Five facilities set up by UNDP with Korean funding provide certified training in solar and wind energy to improve job prospects for refugees and their Turkish hosts
İskenderun, 2 August 2021 – Hundreds of Syrian refugees and their Turkish hosts will gain the skills they need to find jobs in Turkey’s rapidly expanding solar and wind power sectors thanks to a new network of renewable energy laboratories established by the United Nations Development Programme (UNDP) in partnership with the Turkish Ministry of National Education. The first five provinces – Bursa, Hatay, Mersin, Kocaeli and Konya – were selected for their renewable energy potential and the presence of large numbers of refugees.
The Republic of Korea is providing USD 2.2 million to fund the initiative. In addition to the USD 1.7 million funding allocated for 2019 and 2020, an additional USD 500,000 has been granted to scale up the activities to more provinces and beneficiaries in 2022.
“Training people to work in Turkey’s renewable sector is an investment in a green future,” said UNDP Resident Representative Louisa Vinton, speaking at the official launch of the Iskenderun, Hatay laboratory on Friday (30 July). “This initiative will help Syrian refugees and their Turkish hosts gain the skills they need to find good jobs and support their families while giving a boost to an emerging economic sector with a growing need for skilled labour.”
The laboratories will offer a new 247-hour curriculum that was designed specifically for the programme; it incorporates training in the manufacture, installation and maintenance of solar and wind power systems. At least 500 Syrians and Turkish peers – one-fourth of them women – are expected to complete the course by March 2022. Graduates will receive official certification from the Lifelong Learning Department of the National Education Ministry.
“For Turkey to remain a competitive economy, we need a continuous effort to master new skills,” said Yusuf Büyük, Director General of the Department. “This initiative reflects a broader commitment to ensure that our workforce is ready to perform the jobs of the future.”
“Korea is proud to contribute to this innovative initiative, which will promote the self-reliance of Syrian refugees while also addressing the needs of unemployed people in Turkish host communities,” said Kang Jung, Deputy Chief of Mission of the Korean Embassy.
The five renewable energy laboratories combine theoretical instruction with hands-on practice.

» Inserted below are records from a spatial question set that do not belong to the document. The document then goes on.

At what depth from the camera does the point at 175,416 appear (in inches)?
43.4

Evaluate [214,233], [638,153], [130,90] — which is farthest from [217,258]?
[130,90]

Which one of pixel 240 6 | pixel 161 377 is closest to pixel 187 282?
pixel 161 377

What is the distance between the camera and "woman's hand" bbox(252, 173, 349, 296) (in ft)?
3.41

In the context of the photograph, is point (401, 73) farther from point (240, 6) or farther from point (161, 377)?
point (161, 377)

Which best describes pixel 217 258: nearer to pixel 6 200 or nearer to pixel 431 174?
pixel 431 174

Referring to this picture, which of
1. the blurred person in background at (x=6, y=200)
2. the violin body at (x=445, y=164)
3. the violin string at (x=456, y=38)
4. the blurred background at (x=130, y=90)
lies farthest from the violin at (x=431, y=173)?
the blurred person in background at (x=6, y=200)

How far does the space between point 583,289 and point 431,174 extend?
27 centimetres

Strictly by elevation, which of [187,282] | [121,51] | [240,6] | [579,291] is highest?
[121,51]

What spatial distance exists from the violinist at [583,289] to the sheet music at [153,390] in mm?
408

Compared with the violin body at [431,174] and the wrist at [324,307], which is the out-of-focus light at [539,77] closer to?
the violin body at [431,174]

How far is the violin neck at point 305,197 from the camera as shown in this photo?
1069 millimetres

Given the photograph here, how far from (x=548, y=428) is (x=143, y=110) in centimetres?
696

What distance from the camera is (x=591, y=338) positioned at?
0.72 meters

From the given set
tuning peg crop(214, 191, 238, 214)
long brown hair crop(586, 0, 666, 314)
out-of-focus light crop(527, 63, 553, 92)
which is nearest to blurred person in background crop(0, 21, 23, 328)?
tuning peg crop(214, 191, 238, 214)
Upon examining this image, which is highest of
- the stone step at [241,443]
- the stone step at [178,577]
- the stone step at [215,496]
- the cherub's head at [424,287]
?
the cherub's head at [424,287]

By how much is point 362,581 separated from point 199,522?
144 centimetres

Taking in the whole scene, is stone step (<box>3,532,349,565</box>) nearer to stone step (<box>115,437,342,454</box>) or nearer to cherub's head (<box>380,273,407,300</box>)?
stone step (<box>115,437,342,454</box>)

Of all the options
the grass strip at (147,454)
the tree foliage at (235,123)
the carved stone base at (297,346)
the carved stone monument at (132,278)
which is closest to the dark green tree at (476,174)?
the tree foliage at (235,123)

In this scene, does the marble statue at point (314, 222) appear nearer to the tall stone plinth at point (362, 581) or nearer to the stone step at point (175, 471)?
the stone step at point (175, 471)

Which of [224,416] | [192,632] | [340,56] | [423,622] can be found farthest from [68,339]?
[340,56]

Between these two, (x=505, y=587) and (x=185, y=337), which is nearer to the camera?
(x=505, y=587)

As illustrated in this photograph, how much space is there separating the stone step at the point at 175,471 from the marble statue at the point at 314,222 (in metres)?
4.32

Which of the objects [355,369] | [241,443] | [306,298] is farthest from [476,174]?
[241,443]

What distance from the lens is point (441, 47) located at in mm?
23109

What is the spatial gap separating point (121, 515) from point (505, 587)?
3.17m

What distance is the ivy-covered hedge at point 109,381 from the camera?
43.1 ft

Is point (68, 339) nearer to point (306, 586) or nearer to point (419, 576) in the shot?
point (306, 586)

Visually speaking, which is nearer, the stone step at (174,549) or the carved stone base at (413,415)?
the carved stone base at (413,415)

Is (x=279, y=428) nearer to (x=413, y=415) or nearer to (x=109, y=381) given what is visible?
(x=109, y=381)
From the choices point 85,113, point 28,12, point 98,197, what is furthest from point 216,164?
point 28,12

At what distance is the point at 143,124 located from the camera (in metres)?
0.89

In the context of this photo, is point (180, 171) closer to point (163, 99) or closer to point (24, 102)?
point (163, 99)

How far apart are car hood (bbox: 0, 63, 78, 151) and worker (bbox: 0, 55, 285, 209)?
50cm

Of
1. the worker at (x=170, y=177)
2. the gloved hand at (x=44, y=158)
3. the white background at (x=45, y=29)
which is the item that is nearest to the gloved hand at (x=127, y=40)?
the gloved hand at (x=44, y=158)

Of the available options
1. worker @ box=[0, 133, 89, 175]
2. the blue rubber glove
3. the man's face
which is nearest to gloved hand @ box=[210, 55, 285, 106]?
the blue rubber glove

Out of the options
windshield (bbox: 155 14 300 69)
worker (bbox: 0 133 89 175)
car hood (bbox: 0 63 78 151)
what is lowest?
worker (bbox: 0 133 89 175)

All have been outfitted with state-of-the art equipment for use by trainees, including solar panels, wind turbines, automation systems, electrical and electronics infrastructure, and occupational health and safety equipment. The labs are also meant to serve as research and development resources for local universities, the private sector and civil society.
The new Iskenderun facility is located at the heart of the Iskenderun Organized Industrial Zone and on the premises allocated to the Iskenderun Public Education Centre, which provides a wide variety of technical and vocational training to local adults, including Syrians resident in the district, under the Ministry of National Education’s lifelong learning approach.
The training in renewable energy skills is just one component of a larger USD 75 million UNDP programme dedicated to improving livelihoods for Syrian refugees and their host communities, supporting the delivery of public services and promoting social cohesion.